Here we are stranded
Somehow it seems the same
Beware, here comes the quiet life again(Japan, “Quiet life”, 1979)
Wojciech Bąkowski’s seventh solo exhibition at the Stereo features a selection of the artist’s most recent works, expanded by a video from 2011.
For the past several years, Bąkowski has been developing his own technique of drawing with charcoal on sanded cardboard. The resulting grainy depictions evoke underexposed views of cityscapes and household appliances in semi-darkness, as well as low-resolution video recordings. The artist himself traces the origins of his own aesthetic to the 1980s, particularly to the quality of VHS recordings from that period. Bąkowski’s work is almost entirely retrospective: he is interested in memory and perception, and is fascinated by the provisional and accidental nature of their construction. Hence the simple means, basic materials and home-made quality.
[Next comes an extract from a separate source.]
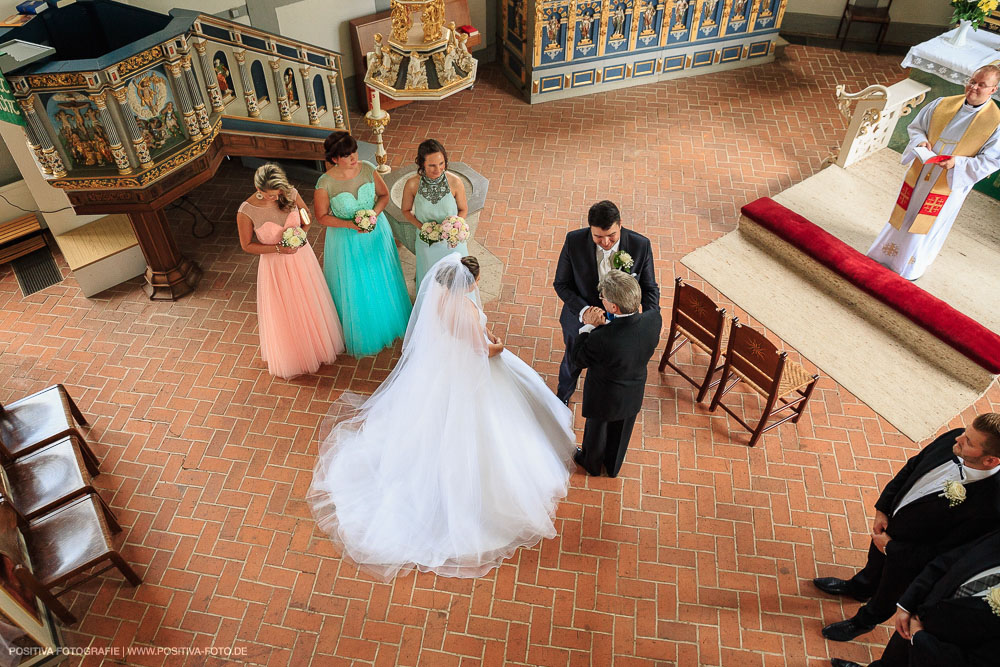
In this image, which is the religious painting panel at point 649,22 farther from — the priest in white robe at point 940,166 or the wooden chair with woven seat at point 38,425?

Despite their idiosyncratic foundations, Bąkowski’s works are communicative and open – the artist leads us through the corridors and rooms of his own inner life, searching for similarities and understanding. It is a friendly encounter. Intriguing in this context is the video work Exercises for true friends (2011), constructed from stop-motion and digitally animated elements along with an experimental soundtrack, consisting of a sequence of scenes – tests of attention and patience and, ultimately, a sense of humour. Bąkowski dedicates his work to the audience (the key preposition ‘for’), but its title is formulated as if the final results of the ‘exercises’ were also to provide him with information.